Tessa May Marr
A Few Quick Tips For Setting Up Business Facebook Pages
I just clicked through 1200 people to invite them to our new Mad Media Facebook page, and you know what? My pointer finger is SORE!
This week we are talking about Facebook. We all know what it means for keeping in touch with our friends and family, but how do we use it to connect our friends, our family, and our target market as a whole, with our business’?
Business Facebook Pages: They’re seemingly somewhere you just have to be. It depends on your brand of course—it’s not the right space for everyone. But it’s still the most popular (even though I definitely have my eye on Pinterest and Snapchat as they grow at an overwhelmingly fast rate). We, at Mad Media, finally decided to get on board. While we’re mainly a B2B brand, social media is something than impacts everyone—at least everyone that’s using it. And the thing is, everyone who’s on Facebook, scrolling through their news feeds, liking all my selfies… they’re all using it. So therefore, at least on some level, the content we share will likely matter to them. So it was time for us to set ourselves up. And that we did. (If you don’t already, click through and follow us!)
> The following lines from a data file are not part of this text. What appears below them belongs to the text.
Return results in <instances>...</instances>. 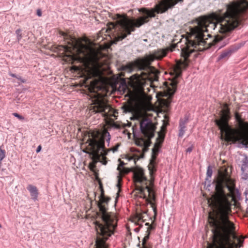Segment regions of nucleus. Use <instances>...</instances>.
<instances>
[{
  "mask_svg": "<svg viewBox=\"0 0 248 248\" xmlns=\"http://www.w3.org/2000/svg\"><path fill=\"white\" fill-rule=\"evenodd\" d=\"M147 211H143L140 212L137 211L136 213L131 217V220L134 222L135 224L141 226V223L144 222L147 220V218H149V217L147 214ZM151 219V218L150 217Z\"/></svg>",
  "mask_w": 248,
  "mask_h": 248,
  "instance_id": "16",
  "label": "nucleus"
},
{
  "mask_svg": "<svg viewBox=\"0 0 248 248\" xmlns=\"http://www.w3.org/2000/svg\"><path fill=\"white\" fill-rule=\"evenodd\" d=\"M60 34L63 37L67 44L58 46L57 47L58 50L62 51V54L72 59L77 57L79 60L86 61L84 63L85 72L89 78L95 77L97 73V69L91 65L87 61L88 58L93 52V48L62 31H60Z\"/></svg>",
  "mask_w": 248,
  "mask_h": 248,
  "instance_id": "6",
  "label": "nucleus"
},
{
If you’re like us and you’re just getting your business set up on Facebook (or have been considering it and are now convinced you need to get started), here are a few tips for growing your fan base.
First things first: Don’t invite people to like a generic page with no images or logos, no information and no content. They’re far less likely to be interested because… well, you’re not interesting yet! Ensure your page is fully equipped with all your business information, features some nice imagery and company branding and also, features a few posts so they can get a feel for what you’ll be sharing.
Once you've got that all taken care of, it's time for the juicy stuff.
Have you ever heard the expression, “we are all just one degree away from closing a deal?” This has been proven, time and time again, to be true, and it’s the reason personal networking is so successful. This means, starting by inviting everyone from your personal network on Facebook to “Like” your page, is a great first step! Even if they aren’t a perfect fit for your target market, it’s likely that they know someone who is, or will meet someone in the future, and you want to be in the forefront of their mind as someone they want to recommend! (Fun fact: About 90% of my business has been from referrals via a personal network. )
Facebook offers some super affordable, easy-to-use, targeted paid advertising that you can and should take advantage of (it’s on my to do list for 2016). Simply input your targets and your budget, along with your credit card info, and your own ad will show up on screens of the very people who will likely care about what you have to say.
Is there someone in your industry who already has a great big following, chock-full of your target market? Well, reach out to them. So long as they’re not compeition, it’s possible and maybe even likely that they’ll want to share your new page with their followers. Think about the potential reach you could get all from a quick, personal message?! It could even grow to be a symbiotic, reciprocal relationship for both of your businesses as they grow. Cross-marketing is powerful, people!
These practices should get your fan base growing once you’re all set up, and then what you really need to focus on is content and how you’re going to provide value back to your fans! But that’s another conversation all together….
And the bonus lesson from this story: When people invite you to Like a Page on Facebook, they’ve worked the shit out of their pointer fingers and deserve some of your time and consideration. No, that doesn’t mean you have to like and follow. If the subject is totally irrelevant for you and you’re likely just going to find yourself annoyed by their frequent, un-relatable posts, then you should politely decline. That’s totally acceptable. But DO NOT ignore these invites. Think about your friends pointer fingers… Be considerate.